Wike’s allegation of the APC using security operatives to commit electoral fraud may not be far from the truth. But this does not exonerate Governor Wike of all electoral evils that he alleged Chibuike Amaechi and the APC of. For instance, one of Governor Wike’s henchmen, Hon. Chinyere, the Rivers state Commissioner for Urban Development, was accused of having fake result sheets at the Rivers East Senatorial district Election Collation Centre in Port-Harcourt. Moreover, an audio clip, circulated online, purportedly having Wike threaten to kill an INEC official for refusing to manipulate result despite having collected money from him aptly shows that Wike and PDP are no different from APC and Amaachi. The fact that Wike and Amaechi were previously in the same party, the PDP, shows that as far as the election was concerned there was no fundamental, political, division between the parties. They are just one and the same masquerading in different colors.

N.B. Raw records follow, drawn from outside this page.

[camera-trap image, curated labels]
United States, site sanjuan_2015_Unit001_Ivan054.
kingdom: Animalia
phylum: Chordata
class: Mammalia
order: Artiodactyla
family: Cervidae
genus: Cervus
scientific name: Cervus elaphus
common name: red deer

However what took place on December 10, 2016 was no way near a free and fair election. Actually it was a political fiasco. Virtually all the candidates had been in one political office or the other with little or no significant achievements. All they were and still interested in is the looting of the Rivers state collective wealth. This is not surprising given Rivers state’s oil wealth. With a population of 4.5 million people and vast potentials, Rivers state is as backward as ever. This is a result of the wanton corruption and looting of the state’s treasury by all past and present administrations including that of Amaechi and Wike.
If Governor Wike is crying foul today, it is only because as a master–election rigger himself who also used federal might while he was a minister under former President Jonathan, he is fearful that the December 10 rerun is a taste of the challenge his second term ambition would face in 2019. Similarly for the APC, winning Rivers state is crucial for elements like Rotimi Amaechi to return to political eminence in the state. It is equally strategic for political calculations of the APC for 2019 when the next general election is due to take place. Therefore whichever way one looks at it, the interest of the people of Rivers State is the farthest issue on the minds of the political gladiators in the December 10 rerun. And this most certainly would be the case come 2019.
The only way out for the working people of Rivers state, and indeed all working class and poor Nigerians, is the emergence of an independent mass working peoples’ party that is armed with socialist ideas and program. Only such a political party is capable of providing an alternative way out for Rivers state working people and indeed Nigerian working people and youth who are currently trapped in a political and economic nightmare. Given the urgent importance of building such a party, members of the Democratic Socialist Movement (DSM) together with some genuine activists, working people and youths have taken the lead by launching the Socialist Party of Nigeria (SPN). We call on all well-meaning Nigerians who want change to end the current corrupt system to support the party both in helping build the SPN and in its current legal battle with the INEC to challenge its refusal to register SPN despite meeting all requirements as laid out in the 1999 constitution and the electoral act (2010).